Mas se revela também, infelizmente, em suas mazelas. E nas últimas décadas, com uso de tecnologias novas e com o aumento da população  das grandes cidades aumentou a audácia humana em relação aos antigos planos da natureza. Começaram a mudar a rota de rios para grandes projetos tecnológicos e abastecimento das cidades. Não sou contra o uso adequado de tecnologia e abastecimento das cidades, mas em alguns casos essas mudanças foram desastrosas para as populações ribeirinhas, e logo depois foram abandonadas, apesar dos vultosos custos públicos. Ora, uma das questões que permeia toda a história do sertão é a forma de ocupação do seu solo às "margens ribeirinhas". Às margens dos grandes rios foram se formando historicamente economias, povoações, culturas, etnias, vidas ligadas aos rios e aos seus ecossistemas. Biomas que fizeram a vida de muitos povos e depois começaram a se desestruturar pelo tipo de agricultura predatória.

Agora uma nova e possível desestruturação de um grande rio e seu ecossistema chamado carinhosamente de Velho Chico torna-se realidade. O pavor  que a transposição do rio São Francisco tem causado nas populações ribeirinhas tradicionais do Velho Chico, diante do que se afigura como catástrofe ecológica e em suas vidas, pode ser sentida de perto por pessoas como D. Luiz Cappio, que há algumas décadas dedica sua vida e seu tempo a essas populações.

 Em vez de ficarmos nos debatendo em cansativos embates ideológicos, de que ele é fundamentalista, que faz uma greve de fome contra políticos, contra empresários, contra governo, melhor seria refletir no sentido profundo que envolve essa luta e sua ação, que iniciou um jejum sem tempo certo para parar,  tentando abrir um espaço de reflexão antes que seja tarde.

→ **TAREFA 1**:
As afirmações abaixo estão de acordo com o trecho sobre a transposição do rio São Francisco? Responda sim ou não a cada uma e cite as palavras do trecho que decidem a resposta.
(a) Algumas mudanças na rota de rios foram abandonadas pouco depois de feitas.
(b) O trecho se declara contrário a qualquer uso de tecnologia no abastecimento das cidades.
(c) Os biomas às margens dos grandes rios começaram a se desestruturar por causa da agricultura predatória.
→ **TAREFA 2**:
Responda com base no trecho sobre a transposição do rio São Francisco:
(a) Quais dois fatores fizeram aumentar a audácia humana nas últimas décadas?
(b) Como o rio São Francisco é chamado carinhosamente?
(c) Há quanto tempo D. Luiz Cappio dedica sua vida e seu tempo às populações ribeirinhas?
→ **TAREFA 3**:
Dê prosseguimento ao trecho sobre a transposição do rio São Francisco a partir da frase que o encerra.
O material a seguir é independente do trecho e não se relaciona com ele.

→ **MATERIAL FORNECIDO**:

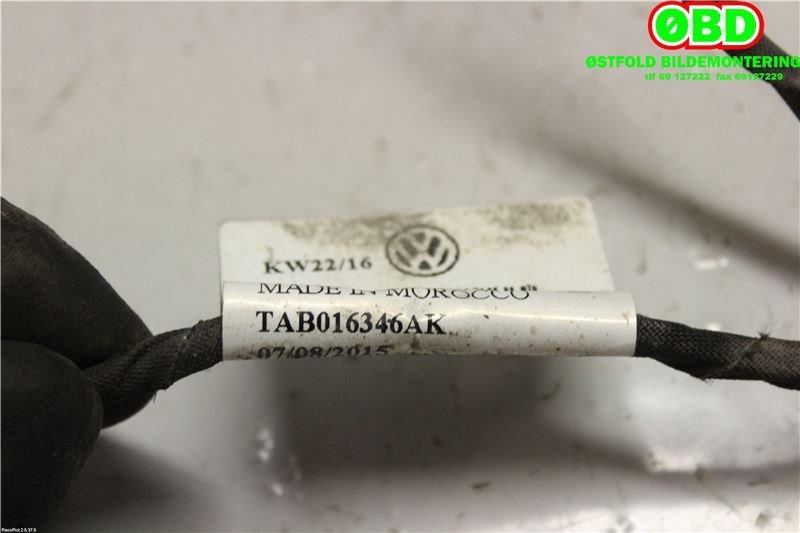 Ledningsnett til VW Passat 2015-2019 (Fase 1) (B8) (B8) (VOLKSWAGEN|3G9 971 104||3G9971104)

→ **RESPOSTA 1**:
(a) Sim: "e logo depois foram abandonadas, apesar dos vultosos custos públicos".
(b) Não: "Não sou contra o uso adequado de tecnologia e abastecimento das cidades".
(c) Sim: "depois começaram a se desestruturar pelo tipo de agricultura predatória".

→ **RESPOSTA 2**:
(a) O uso de tecnologias novas e o aumento da população das grandes cidades.
(b) Velho Chico.
(c) Há algumas décadas.

→ **RESPOSTA 3**:
Retomando o sentido político que falei parágrafos atrás, ele está gritando e esperneando, em sua forma calma e pacífica, pela sobrevivência dos povos a quem ele se dedica e que não têm a quem recorrer com a catástrofe que pode acontecer em suas vidas, por não poder mais contar com o Rio. E está gritando também pelo rio que precisa ser revitalizado para fazer reviver o Bioma que está morrendo. Não está sendo "contra" ninguém, está sendo a "favor" de populações desvalidas na guerra surda que está instalando uma face cruel e dura do desenvolvimento para o país. Está lutando para que essas populações não tenham que ir para cidades grandes e monstruosas "feitas para odiar" migrantes como eles, que não terão vez. Está lutando por vida. Está cantando como um galo para que os brasileiros despertem para uma nova aurora. Oxalá consigamos ouvir em tempo o seu canto.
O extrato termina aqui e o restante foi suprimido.